Attempting to land a dismount off the uneven bars, she landed on an old mat with a dip in it, creating an uneven surface. When she heard the sound, she knew she had done something wrong.
Doctors told Mazzone she had slightly sprained her right knee. Mazzone knew otherwise. She eventually learned she had torn her anterior crucial ligament. At that point, the doctors told Mazzone she would never compete in gymnastics again.
She had signed with Minnesota four months earlier. When the injury happened, Mazzone’s gymnastics plans all became a blur.
“That was so hard because I have done it since I was five,” Mazzone said of living with the injury. “It was really upsetting.”
Not satisfied with what she heard from her original doctors, Mazzone went to a special surgeon for athletes in Colorado. There, she was told she could come back in six to nine months.
Not willing to give up, Mazzone continued to train and regain her strength. Six months after surgery, chapter two of the nightmare began.
Attempting to come back too early after the first surgery, Mazzone tore her medial cartilage on the same knee trying to land a vault.
“I was working on stuff that I shouldn’t have been working on that soon,” she said. “I was landing on uneven surfaces and my muscles weren’t strong enough.”
Two surgeries could potentially wipe away a future in gymnastics. Mazzone flirted with the idea of quitting.
“After I hurt it the second time, I was so frustrated,” she said. “I kept saying, ‘I am sick of this. I hate this. I am tired of it. Why am I doing it to myself?'”
The news of Mazzone’s knee surgeries disturbed Gophers coach Jim Stephenson. At the same time, he reassured Mazzone he would take care of her at Minnesota.
“We were distraught,” Stephenson said. “We knew how enthusiastic she was, and it was a huge set-back for her. We knew we were looking at her being completely unproductive in her first year.”
Mazzone was a little nervous about coming to Minnesota after taking a summer off from gymnastics. She was excited about competing on the college level but knew she would be behind athletically.
“I had to re-learn things I could do easily before,” Mazzone said. “There was also the fear factor — since I had torn it twice — that I might do it again.”
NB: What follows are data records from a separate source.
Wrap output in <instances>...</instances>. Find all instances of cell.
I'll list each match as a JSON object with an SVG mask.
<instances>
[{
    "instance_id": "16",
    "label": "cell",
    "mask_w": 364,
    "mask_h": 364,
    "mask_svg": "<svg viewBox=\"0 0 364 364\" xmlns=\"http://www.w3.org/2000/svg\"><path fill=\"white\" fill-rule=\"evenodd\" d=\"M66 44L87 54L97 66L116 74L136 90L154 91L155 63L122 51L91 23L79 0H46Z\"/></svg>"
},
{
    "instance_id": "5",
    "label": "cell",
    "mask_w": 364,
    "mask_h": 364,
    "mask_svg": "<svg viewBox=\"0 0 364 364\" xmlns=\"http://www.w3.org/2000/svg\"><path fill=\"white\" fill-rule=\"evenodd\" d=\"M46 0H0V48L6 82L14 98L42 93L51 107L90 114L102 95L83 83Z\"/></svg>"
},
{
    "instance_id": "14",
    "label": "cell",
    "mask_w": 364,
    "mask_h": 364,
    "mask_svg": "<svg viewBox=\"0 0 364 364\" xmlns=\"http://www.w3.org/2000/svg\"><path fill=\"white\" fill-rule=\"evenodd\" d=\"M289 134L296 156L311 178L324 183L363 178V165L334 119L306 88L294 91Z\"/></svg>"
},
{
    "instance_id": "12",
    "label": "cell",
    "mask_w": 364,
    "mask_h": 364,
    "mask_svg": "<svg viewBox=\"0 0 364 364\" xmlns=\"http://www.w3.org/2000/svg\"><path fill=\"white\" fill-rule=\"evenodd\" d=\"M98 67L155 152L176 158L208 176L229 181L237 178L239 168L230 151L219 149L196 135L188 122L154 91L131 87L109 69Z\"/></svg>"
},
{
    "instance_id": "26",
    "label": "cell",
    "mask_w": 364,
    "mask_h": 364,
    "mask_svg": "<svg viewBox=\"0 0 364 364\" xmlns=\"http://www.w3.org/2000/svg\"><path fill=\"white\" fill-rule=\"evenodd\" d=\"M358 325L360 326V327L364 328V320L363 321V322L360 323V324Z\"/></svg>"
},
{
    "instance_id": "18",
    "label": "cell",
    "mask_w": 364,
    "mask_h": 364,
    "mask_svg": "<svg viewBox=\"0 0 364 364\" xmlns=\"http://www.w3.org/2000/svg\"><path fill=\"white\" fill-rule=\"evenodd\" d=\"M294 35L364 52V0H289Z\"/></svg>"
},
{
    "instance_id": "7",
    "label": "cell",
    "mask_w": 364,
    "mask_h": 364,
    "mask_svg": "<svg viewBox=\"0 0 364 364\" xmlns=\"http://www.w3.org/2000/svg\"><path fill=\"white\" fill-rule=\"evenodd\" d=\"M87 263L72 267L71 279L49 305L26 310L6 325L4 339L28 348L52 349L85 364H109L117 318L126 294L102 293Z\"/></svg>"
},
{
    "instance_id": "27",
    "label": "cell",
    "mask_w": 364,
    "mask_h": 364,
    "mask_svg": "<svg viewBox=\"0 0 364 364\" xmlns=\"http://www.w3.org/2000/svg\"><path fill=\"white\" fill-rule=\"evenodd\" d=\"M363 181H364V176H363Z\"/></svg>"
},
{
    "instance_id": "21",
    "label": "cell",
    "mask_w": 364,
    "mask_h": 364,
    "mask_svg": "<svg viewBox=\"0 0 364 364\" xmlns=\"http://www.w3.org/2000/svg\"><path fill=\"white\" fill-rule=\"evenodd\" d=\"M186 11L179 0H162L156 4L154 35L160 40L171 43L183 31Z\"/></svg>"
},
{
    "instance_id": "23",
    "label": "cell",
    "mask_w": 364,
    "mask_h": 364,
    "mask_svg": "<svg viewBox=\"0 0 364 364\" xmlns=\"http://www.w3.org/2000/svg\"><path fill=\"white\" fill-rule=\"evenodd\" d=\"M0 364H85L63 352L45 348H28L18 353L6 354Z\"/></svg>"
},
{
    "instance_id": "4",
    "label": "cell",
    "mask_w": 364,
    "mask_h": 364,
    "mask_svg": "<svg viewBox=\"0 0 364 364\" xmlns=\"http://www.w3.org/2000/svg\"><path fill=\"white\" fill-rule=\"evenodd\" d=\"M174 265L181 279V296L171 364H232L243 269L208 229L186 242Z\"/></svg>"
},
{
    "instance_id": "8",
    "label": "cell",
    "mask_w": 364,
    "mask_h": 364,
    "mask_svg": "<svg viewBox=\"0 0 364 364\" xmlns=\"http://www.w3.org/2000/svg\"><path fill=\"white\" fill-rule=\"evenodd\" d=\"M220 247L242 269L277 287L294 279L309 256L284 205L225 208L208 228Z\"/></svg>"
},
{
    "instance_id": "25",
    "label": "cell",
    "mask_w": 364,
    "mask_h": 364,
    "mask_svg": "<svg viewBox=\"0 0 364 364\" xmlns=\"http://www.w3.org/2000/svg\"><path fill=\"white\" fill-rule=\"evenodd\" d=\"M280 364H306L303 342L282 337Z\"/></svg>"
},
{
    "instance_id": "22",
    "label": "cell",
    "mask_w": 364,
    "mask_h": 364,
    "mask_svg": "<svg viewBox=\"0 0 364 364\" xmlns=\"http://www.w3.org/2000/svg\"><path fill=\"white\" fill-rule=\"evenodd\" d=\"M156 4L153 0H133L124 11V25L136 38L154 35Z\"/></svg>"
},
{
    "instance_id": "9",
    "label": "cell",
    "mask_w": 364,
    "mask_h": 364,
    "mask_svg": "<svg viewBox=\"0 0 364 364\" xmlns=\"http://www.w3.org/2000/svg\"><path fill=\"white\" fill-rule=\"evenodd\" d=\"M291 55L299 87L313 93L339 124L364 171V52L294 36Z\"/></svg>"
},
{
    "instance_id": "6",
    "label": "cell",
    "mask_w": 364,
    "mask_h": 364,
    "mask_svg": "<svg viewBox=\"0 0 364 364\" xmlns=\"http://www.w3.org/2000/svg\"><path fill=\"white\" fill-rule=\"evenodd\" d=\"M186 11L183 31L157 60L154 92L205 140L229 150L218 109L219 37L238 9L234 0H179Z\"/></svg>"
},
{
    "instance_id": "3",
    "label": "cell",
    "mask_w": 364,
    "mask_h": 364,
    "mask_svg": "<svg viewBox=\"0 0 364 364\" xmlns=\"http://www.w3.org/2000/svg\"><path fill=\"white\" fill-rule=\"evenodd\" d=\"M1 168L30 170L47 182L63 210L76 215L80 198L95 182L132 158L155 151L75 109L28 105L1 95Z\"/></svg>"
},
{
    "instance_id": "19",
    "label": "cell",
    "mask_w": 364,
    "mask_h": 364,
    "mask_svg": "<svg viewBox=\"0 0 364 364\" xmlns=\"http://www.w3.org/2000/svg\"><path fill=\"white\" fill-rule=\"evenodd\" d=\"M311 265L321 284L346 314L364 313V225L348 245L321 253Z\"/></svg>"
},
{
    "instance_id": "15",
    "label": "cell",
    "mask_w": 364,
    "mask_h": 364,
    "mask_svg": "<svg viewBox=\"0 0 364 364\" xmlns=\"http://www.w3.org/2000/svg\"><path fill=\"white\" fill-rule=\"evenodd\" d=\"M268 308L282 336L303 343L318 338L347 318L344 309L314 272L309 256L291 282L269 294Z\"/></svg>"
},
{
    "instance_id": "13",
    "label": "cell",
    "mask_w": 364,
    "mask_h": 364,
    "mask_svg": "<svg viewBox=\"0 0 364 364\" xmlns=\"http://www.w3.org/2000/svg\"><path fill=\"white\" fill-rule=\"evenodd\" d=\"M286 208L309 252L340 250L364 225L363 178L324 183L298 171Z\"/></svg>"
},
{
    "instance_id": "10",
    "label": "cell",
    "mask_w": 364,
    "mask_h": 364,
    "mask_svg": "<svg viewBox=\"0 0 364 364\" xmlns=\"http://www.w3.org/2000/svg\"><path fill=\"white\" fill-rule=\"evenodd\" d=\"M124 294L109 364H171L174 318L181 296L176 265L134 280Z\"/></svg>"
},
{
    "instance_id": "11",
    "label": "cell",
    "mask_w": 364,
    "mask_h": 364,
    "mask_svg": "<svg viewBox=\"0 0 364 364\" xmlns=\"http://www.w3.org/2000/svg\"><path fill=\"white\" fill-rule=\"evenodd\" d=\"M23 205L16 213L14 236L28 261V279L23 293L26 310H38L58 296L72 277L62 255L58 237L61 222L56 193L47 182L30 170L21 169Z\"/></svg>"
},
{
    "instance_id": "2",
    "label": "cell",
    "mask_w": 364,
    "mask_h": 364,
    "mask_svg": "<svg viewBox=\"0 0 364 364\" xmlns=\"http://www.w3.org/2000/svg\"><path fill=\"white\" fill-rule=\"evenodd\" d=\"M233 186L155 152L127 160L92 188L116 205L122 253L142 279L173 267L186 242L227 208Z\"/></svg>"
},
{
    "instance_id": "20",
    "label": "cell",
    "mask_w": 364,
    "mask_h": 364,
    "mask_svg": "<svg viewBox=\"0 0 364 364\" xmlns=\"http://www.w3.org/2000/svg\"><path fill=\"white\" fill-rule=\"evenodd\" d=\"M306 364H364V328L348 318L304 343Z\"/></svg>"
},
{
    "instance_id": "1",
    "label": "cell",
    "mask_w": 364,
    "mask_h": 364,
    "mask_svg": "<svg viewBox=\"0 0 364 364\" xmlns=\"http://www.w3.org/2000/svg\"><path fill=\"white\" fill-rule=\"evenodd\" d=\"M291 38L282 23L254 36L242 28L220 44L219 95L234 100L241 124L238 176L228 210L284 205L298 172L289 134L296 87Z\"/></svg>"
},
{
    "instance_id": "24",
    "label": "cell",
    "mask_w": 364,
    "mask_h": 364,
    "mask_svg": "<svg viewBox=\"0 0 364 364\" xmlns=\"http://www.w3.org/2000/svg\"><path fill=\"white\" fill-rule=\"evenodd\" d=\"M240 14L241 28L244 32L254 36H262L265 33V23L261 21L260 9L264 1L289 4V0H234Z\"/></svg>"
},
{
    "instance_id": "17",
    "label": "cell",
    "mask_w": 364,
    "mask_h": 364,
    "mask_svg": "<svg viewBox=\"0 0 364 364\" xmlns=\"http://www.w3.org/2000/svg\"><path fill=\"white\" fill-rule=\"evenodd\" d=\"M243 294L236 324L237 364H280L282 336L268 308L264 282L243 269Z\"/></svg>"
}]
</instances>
Last year, Mazzone only competed in exhibitions for the Gophers. With the movements in her knee restricted, she was forced to give up the vault and floor exercise.
“It was really frustrating,” Mazzone said. “Sometimes it felt like I wasn’t as much a part of the team, but I am glad I got through it all.”
Stephenson remained positive about Mazzone’s potential to recover from her injuries. The coach decided not to redshirt Mazzone based on her attitude and persistence. He was also prepared to put her in competition toward the end of the season.
Mazzone competed the first time for points last weekend in Michigan. Although the Gophers fell to the Wolverines, Mazzone achieved a long-awaited personal accomplishment: competition.
“It was exciting, but it was hard because it was a lot more pressure,” she said. “I felt like everybody was depending on me. I had never, ever felt that before in my life.”
Mazzone’s relentless desire to perform gymnastics brought her back from hardship. After numerous doubts and disappointments, Stephenson hopes for a positive future for Mazzone.
“Right now, she is where we hoped she would be 12 months ago,” Stephenson said. “She maintained herself her freshman year. Since then, she learned some things and developed.”